### Data in this exercise
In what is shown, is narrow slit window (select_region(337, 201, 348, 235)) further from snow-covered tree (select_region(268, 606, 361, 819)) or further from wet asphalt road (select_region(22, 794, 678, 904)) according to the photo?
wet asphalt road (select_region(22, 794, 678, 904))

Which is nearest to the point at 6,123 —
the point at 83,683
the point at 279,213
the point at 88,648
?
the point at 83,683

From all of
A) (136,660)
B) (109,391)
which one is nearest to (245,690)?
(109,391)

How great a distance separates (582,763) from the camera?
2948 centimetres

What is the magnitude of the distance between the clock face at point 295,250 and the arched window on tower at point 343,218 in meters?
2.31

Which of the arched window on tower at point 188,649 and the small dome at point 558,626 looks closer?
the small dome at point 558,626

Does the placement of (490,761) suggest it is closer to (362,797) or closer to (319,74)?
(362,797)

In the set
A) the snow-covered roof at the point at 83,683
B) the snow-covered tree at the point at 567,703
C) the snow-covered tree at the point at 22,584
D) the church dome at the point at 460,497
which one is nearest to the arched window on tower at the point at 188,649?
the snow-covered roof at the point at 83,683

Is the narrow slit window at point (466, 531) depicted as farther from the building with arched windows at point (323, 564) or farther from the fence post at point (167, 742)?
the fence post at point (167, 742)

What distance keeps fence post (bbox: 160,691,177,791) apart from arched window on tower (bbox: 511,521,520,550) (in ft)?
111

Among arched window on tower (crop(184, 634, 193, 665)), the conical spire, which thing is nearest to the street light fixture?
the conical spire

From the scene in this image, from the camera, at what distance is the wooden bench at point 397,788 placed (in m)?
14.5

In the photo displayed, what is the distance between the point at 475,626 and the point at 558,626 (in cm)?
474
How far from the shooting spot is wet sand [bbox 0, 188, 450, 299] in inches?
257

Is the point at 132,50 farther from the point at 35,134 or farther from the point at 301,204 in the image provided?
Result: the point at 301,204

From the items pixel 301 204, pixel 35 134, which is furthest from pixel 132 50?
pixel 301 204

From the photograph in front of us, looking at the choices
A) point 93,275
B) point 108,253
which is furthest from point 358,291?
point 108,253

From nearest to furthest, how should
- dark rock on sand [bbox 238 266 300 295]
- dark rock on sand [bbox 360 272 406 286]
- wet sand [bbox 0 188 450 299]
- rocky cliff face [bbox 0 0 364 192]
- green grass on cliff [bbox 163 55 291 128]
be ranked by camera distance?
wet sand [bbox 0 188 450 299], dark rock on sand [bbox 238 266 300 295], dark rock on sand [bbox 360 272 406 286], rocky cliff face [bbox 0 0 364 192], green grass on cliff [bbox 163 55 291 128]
######
*Directions*
Rewrite the lines of the records as a JSON list of strings, one string per line, from the line containing "From nearest to furthest, how should" through the end of the records, with both ends included and blank lines left out.

*Reply to the exercise*
[
  "From nearest to furthest, how should",
  "- dark rock on sand [bbox 238 266 300 295]",
  "- dark rock on sand [bbox 360 272 406 286]",
  "- wet sand [bbox 0 188 450 299]",
  "- rocky cliff face [bbox 0 0 364 192]",
  "- green grass on cliff [bbox 163 55 291 128]",
  "be ranked by camera distance?",
  "wet sand [bbox 0 188 450 299], dark rock on sand [bbox 238 266 300 295], dark rock on sand [bbox 360 272 406 286], rocky cliff face [bbox 0 0 364 192], green grass on cliff [bbox 163 55 291 128]"
]